What is the position ang size of the image of a 7.6 cm high flower placed 1m from a +50 mm focal length camera lens?
distance in cm: 1/d + 1/100 = 1/0.05
height: h/7.6 = -d/100
an example problem is at
www.physicsclassroom.com/class/refrn/Lesson-5/The-Mathematics-of-Lenses
Ah, the wonderful world of optics! Let's bring some laughs to this question, shall we?
So, we have a lovely 7.6 cm high flower placed 1 meter away from a camera lens with a +50 mm focal length. Now, let me put on my clown glasses and perform some calculations!
First, we need to convert the focal length from millimeters to meters. So, +50 mm becomes +0.05 meters. Now, let's get to the image formation business!
Using the lens formula, which is as entertaining as juggling chainsaws, we can say:
1/f = 1/v - 1/u
Where f is the focal length, v is the distance of the image from the lens, and u is the distance of the object from the lens. We already have f and u, so let's plug those numbers in:
1/0.05 = 1/v - 1/1
Simplifying it with a magic trick, we find:
20 = 1/v - 1
Rearranging the equation, we discover that the distance of the image from the lens (v) is:
v = 1/(20 + 1) = 1/21 meters
Now, let's calculate the size of the image using the magnification formula, which is as hilarious as slipping on a banana peel:
Magnification (M) = -v/u
In this case, the magnificence of the flower (u) is 7.6 cm (converted to 0.076 meters). So, let the calculations begin!
M = -(1/21) / 0.076 = -0.058
Ta-da! The image of the flower has a lovely size of approximately -0.058 times the size of the object. But wait, don't fret! The negative sign just means the image is inverted, like a clown trying to juggle with their feet.

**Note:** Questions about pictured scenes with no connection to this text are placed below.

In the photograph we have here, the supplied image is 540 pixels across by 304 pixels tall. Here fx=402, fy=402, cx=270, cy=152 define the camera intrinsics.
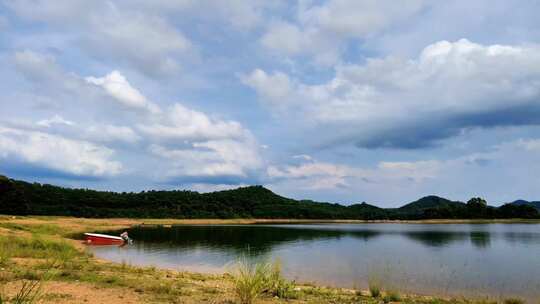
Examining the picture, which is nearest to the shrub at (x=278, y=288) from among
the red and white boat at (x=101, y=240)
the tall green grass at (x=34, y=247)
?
the tall green grass at (x=34, y=247)

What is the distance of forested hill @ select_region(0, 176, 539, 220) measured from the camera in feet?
342

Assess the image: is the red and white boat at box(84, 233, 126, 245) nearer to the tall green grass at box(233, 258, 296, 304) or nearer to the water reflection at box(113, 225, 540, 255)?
the water reflection at box(113, 225, 540, 255)

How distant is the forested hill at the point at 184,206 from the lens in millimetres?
104188

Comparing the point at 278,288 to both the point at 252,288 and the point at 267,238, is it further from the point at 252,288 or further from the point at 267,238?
the point at 267,238

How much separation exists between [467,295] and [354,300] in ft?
24.6

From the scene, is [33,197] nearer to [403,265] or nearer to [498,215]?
[403,265]

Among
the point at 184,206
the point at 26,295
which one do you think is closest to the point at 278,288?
the point at 26,295

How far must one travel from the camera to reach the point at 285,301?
1224cm

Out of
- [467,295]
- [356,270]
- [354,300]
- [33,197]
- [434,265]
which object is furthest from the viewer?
[33,197]

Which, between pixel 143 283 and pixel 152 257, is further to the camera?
pixel 152 257

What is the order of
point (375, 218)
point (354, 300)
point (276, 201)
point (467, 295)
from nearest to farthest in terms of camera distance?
point (354, 300) < point (467, 295) < point (375, 218) < point (276, 201)

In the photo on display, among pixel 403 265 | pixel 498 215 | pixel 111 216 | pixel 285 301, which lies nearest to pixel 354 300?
pixel 285 301

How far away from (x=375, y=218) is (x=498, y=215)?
43.5m

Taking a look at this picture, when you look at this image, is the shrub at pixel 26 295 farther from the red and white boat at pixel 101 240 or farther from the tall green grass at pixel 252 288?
the red and white boat at pixel 101 240
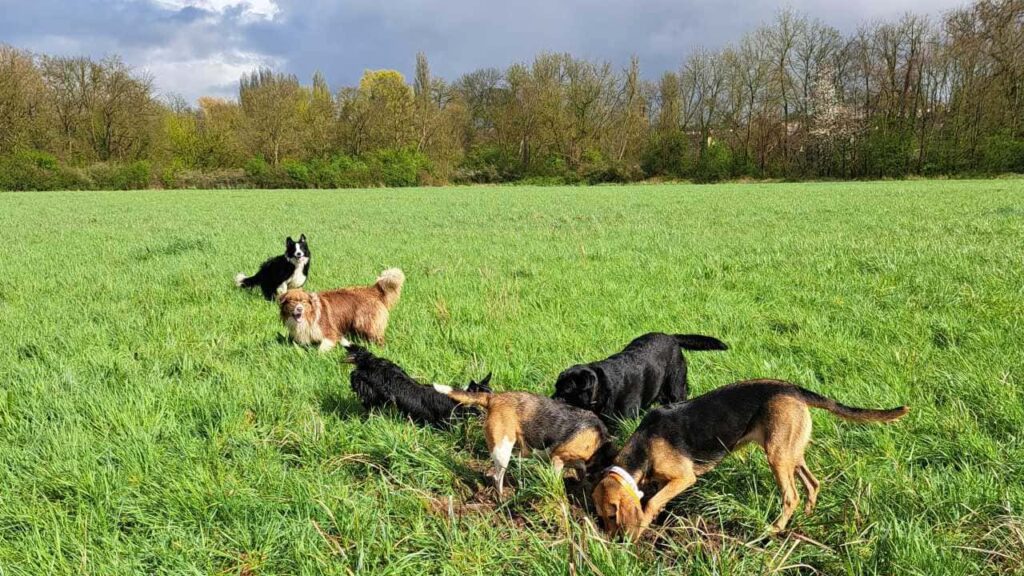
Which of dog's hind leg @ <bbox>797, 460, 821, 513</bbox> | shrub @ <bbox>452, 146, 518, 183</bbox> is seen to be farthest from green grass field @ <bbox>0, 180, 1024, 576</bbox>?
shrub @ <bbox>452, 146, 518, 183</bbox>

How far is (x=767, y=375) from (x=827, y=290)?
3169 mm

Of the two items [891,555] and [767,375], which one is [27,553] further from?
[767,375]

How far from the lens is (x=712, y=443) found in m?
2.52

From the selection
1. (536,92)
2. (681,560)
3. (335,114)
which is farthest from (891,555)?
(335,114)

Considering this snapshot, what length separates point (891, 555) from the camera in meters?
1.98

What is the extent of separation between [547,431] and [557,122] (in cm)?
5981

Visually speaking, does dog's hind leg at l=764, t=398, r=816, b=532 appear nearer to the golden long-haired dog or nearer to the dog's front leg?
the dog's front leg

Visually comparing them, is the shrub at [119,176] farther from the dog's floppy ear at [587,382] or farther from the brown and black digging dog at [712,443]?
the brown and black digging dog at [712,443]

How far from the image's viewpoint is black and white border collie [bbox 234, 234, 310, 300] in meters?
7.16

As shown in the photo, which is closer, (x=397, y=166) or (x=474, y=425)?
(x=474, y=425)

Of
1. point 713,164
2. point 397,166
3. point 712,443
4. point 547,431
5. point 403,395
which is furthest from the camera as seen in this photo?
point 713,164

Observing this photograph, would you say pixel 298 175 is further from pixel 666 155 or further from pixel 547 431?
pixel 547 431

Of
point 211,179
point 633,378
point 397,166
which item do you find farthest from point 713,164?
point 633,378

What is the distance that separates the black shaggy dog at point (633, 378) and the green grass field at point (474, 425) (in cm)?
27
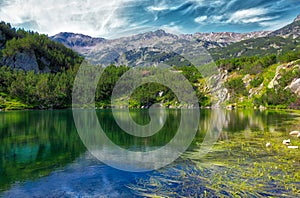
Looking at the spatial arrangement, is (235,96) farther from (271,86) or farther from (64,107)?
(64,107)

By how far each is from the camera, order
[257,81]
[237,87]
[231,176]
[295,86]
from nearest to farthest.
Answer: [231,176]
[295,86]
[257,81]
[237,87]

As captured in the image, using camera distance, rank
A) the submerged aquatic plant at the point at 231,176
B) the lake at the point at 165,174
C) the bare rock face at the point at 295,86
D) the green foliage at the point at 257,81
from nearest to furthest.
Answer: the submerged aquatic plant at the point at 231,176 < the lake at the point at 165,174 < the bare rock face at the point at 295,86 < the green foliage at the point at 257,81

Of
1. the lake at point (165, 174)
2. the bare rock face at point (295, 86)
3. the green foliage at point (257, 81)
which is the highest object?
the green foliage at point (257, 81)

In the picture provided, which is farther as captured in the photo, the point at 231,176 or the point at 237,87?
the point at 237,87

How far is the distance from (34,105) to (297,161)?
161 metres

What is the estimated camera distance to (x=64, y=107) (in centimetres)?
17625

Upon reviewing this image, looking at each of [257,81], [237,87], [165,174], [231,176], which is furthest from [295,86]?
[165,174]

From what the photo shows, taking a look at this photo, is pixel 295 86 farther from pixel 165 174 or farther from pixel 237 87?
pixel 165 174

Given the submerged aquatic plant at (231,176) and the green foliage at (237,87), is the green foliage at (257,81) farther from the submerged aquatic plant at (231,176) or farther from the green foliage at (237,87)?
the submerged aquatic plant at (231,176)

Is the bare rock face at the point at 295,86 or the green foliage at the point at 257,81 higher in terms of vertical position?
the green foliage at the point at 257,81

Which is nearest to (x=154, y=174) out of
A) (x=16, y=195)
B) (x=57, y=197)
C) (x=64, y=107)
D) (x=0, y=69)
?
(x=57, y=197)

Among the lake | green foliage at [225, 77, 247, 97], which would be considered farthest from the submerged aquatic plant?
green foliage at [225, 77, 247, 97]

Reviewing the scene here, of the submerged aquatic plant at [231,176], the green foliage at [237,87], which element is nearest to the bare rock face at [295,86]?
the green foliage at [237,87]

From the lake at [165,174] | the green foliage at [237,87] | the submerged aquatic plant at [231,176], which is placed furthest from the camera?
the green foliage at [237,87]
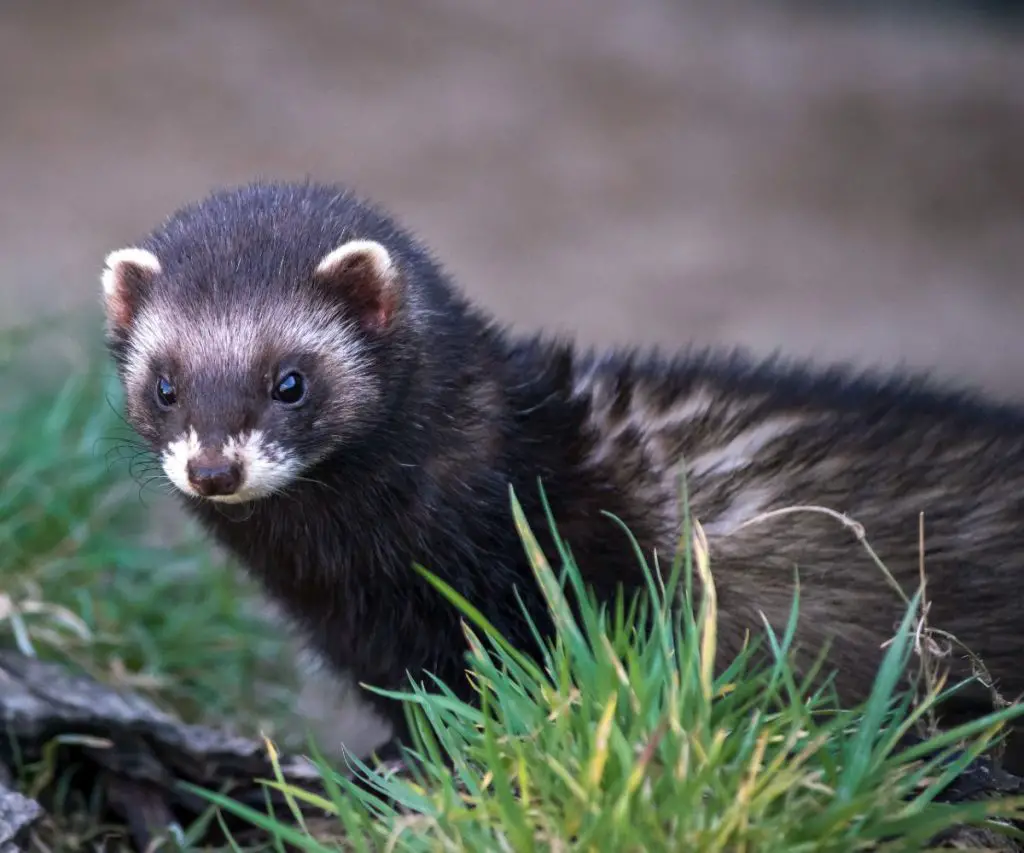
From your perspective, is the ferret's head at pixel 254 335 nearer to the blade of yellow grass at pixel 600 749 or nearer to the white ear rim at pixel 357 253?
the white ear rim at pixel 357 253

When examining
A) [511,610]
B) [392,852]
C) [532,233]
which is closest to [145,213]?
[532,233]

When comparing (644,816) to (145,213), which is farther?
(145,213)

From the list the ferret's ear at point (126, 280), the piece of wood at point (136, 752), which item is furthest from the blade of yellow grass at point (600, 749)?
the ferret's ear at point (126, 280)

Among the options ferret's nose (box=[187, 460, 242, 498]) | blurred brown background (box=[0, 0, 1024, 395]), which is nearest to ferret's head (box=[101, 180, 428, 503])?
ferret's nose (box=[187, 460, 242, 498])

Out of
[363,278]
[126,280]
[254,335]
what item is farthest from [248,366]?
[126,280]

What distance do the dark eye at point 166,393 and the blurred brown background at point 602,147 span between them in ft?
16.2

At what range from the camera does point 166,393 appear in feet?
12.4

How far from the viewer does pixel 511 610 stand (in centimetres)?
414

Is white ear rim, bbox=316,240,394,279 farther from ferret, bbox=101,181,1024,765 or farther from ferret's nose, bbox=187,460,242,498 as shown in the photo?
ferret's nose, bbox=187,460,242,498

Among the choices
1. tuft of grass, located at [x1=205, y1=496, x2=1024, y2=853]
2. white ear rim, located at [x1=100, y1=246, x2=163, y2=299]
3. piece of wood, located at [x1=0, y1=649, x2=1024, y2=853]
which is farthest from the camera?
piece of wood, located at [x1=0, y1=649, x2=1024, y2=853]

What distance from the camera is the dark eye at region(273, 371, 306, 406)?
3748 mm

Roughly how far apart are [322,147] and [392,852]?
961cm

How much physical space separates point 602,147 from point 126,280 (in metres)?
8.37

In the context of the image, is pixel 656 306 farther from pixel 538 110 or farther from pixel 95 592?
pixel 95 592
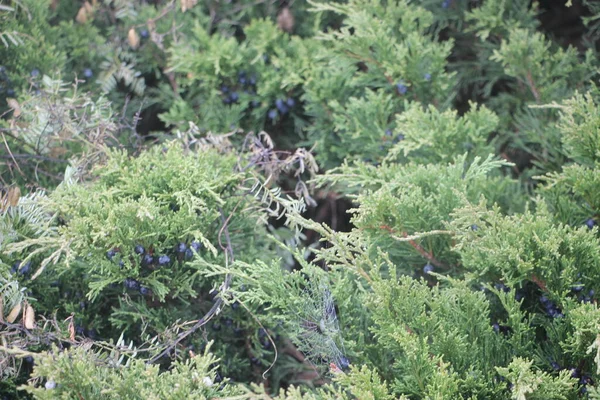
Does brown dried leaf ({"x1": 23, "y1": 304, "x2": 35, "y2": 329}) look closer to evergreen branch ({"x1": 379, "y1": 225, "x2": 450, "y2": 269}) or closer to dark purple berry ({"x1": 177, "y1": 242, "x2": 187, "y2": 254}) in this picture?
dark purple berry ({"x1": 177, "y1": 242, "x2": 187, "y2": 254})

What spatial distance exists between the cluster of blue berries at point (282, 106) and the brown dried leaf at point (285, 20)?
0.39 metres

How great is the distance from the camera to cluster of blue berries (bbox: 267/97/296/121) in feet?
7.94

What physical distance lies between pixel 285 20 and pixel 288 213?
121 centimetres

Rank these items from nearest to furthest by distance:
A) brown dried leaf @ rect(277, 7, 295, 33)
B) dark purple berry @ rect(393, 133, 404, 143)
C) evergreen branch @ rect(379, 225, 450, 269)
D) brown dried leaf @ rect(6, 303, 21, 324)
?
brown dried leaf @ rect(6, 303, 21, 324) → evergreen branch @ rect(379, 225, 450, 269) → dark purple berry @ rect(393, 133, 404, 143) → brown dried leaf @ rect(277, 7, 295, 33)

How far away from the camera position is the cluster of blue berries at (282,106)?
242 centimetres

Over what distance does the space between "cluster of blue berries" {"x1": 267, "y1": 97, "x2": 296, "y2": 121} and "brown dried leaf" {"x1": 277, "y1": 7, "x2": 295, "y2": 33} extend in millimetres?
388

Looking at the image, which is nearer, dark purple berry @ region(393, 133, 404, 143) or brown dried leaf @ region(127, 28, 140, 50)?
dark purple berry @ region(393, 133, 404, 143)

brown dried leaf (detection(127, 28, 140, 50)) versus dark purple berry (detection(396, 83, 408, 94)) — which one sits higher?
dark purple berry (detection(396, 83, 408, 94))

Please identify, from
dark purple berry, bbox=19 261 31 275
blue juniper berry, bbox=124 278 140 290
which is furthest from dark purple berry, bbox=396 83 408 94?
dark purple berry, bbox=19 261 31 275

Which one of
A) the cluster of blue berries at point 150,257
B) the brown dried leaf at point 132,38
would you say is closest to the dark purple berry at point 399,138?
the cluster of blue berries at point 150,257

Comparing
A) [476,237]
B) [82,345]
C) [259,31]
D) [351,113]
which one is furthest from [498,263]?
[259,31]

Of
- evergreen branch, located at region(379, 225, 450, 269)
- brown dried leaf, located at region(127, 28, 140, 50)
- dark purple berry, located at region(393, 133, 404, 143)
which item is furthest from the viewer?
brown dried leaf, located at region(127, 28, 140, 50)

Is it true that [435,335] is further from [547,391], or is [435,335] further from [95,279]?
[95,279]

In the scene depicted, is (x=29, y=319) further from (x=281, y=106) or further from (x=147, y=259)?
(x=281, y=106)
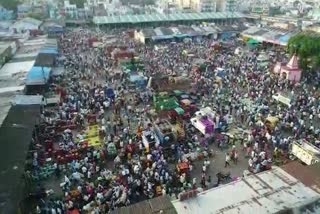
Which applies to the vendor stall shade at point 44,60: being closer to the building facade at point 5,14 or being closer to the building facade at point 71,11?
the building facade at point 5,14

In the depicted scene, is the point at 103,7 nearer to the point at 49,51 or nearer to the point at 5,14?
the point at 5,14

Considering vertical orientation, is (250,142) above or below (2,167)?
below

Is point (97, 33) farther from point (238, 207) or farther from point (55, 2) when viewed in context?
point (238, 207)

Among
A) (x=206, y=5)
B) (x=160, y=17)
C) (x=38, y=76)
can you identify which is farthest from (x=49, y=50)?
(x=206, y=5)

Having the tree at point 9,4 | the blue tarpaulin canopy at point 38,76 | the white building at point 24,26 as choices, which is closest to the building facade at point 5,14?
the tree at point 9,4

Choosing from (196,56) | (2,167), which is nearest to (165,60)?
(196,56)

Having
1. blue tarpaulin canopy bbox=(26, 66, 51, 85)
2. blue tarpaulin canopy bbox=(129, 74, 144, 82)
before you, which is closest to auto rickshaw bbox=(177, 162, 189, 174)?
blue tarpaulin canopy bbox=(129, 74, 144, 82)
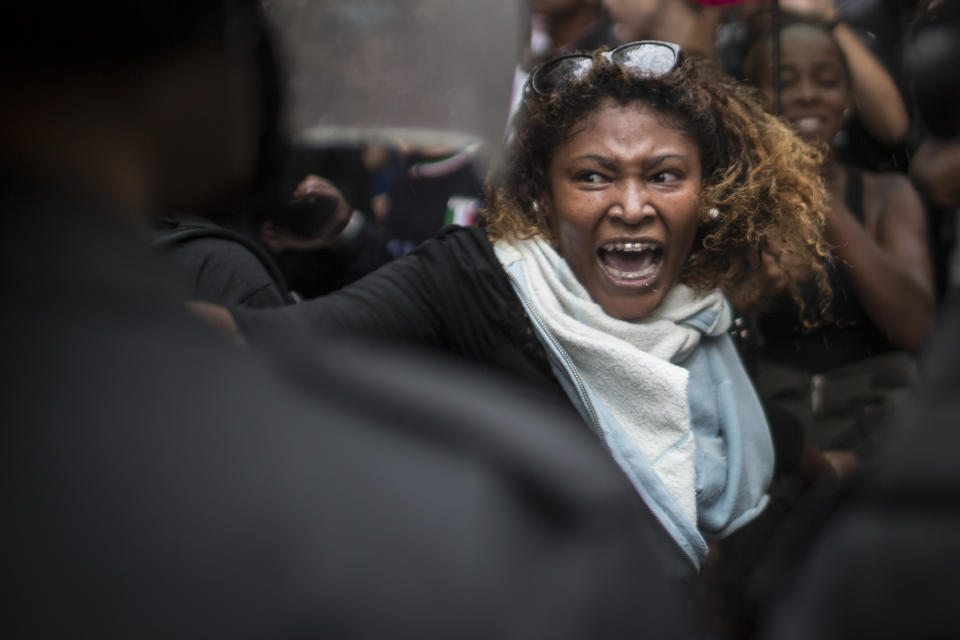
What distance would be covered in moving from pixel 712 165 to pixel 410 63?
32.3 inches

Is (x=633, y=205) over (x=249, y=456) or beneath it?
beneath

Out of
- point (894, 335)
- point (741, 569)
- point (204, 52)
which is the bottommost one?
Answer: point (741, 569)

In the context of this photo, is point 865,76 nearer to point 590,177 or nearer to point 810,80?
point 810,80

So there you have it, my friend! The position of the image is 1/21 meters away from the lens and it's about -0.058 times the size of the flower. Now, go capture that whimsical photo and make everyone laugh!
To determine the position and size of the image formed by a camera lens, we can use the lens equation and magnification formula. The lens equation is given by:
1/f = 1/v - 1/u
Where:
f = focal length of the lens
v = image distance from the lens
u = object distance from the lens
Let's calculate the object distance first:
u = 100 cm - 10 cm (convert the focal length to cm)
u = 90 cm
Now, let's rearrange the lens equation to find the image distance:
1/v = 1/f - 1/u
Using the given values:
1/v = 1/5 cm - 1/90 cm
Solving for v:
1/v = (90 - 5) / (90 * 5)
1/v = 85 / 450
v = 450 / 85
v ≈ 5.29 cm
Now, let's calculate the magnification of the image:
magnification (m) = -v / u
Using the calculated values:
m = -5.29 cm / 90 cm
m ≈ -0.06
Since the magnification is negative, it indicates that the image is inverted with respect to the object.
Therefore, the position of the image is approximately 5.29 cm from the lens (on the same side as the object, as it is a real image), and the size of the image is about 0.06 times the size of the object.
To determine the position and size of the image formed by a camera lens, we can use the lens formula and magnification formula.
The lens formula is given by:
1/f = 1/v - 1/u
Where:
f = focal length of the lens
v = image distance from the lens
u = object distance from the lens
In this case, the focal length of the camera lens (f) is +50 mm, which is equivalent to 0.05 m. The object distance (u) is 1 m.
Plugging these values into the lens formula, we can solve for the image distance (v):
1/0.05 = 1/v - 1/1
Simplifying the equation:
20 = 1/v - 1
Now, let's solve for v:
1/v = 20 + 1
1/v = 21
Taking the reciprocal of both sides:
v = 1/21 ≈ 0.0476 m
So, the image distance (v) is approximately 0.0476 m.
Now, let's move on to calculating the size of the image.
The magnification formula is given by:
magnification (m) = height of image (h') / height of object (h)
We know the height of the object (h) is 7.6 cm, which is equivalent to 0.076 m.
To find the height of the image (h'), we can rearrange the formula:
h' = m * h
From the lens formula, we can determine the magnification (m):
m = - v / u
Plugging in the values:
m = -0.0476 / 1
m = -0.0476
Now, let's calculate the height of the image:
h' = -0.0476 * 0.076
h' ≈ -0.0036 m
Note: The negative sign indicates that the image is inverted.
So, the height of the image (h') is approximately -0.0036 m, or 3.6 mm.
Therefore, the position of the image is approximately 0.0476 m from the lens, and the height of the image is approximately 3.6 mm.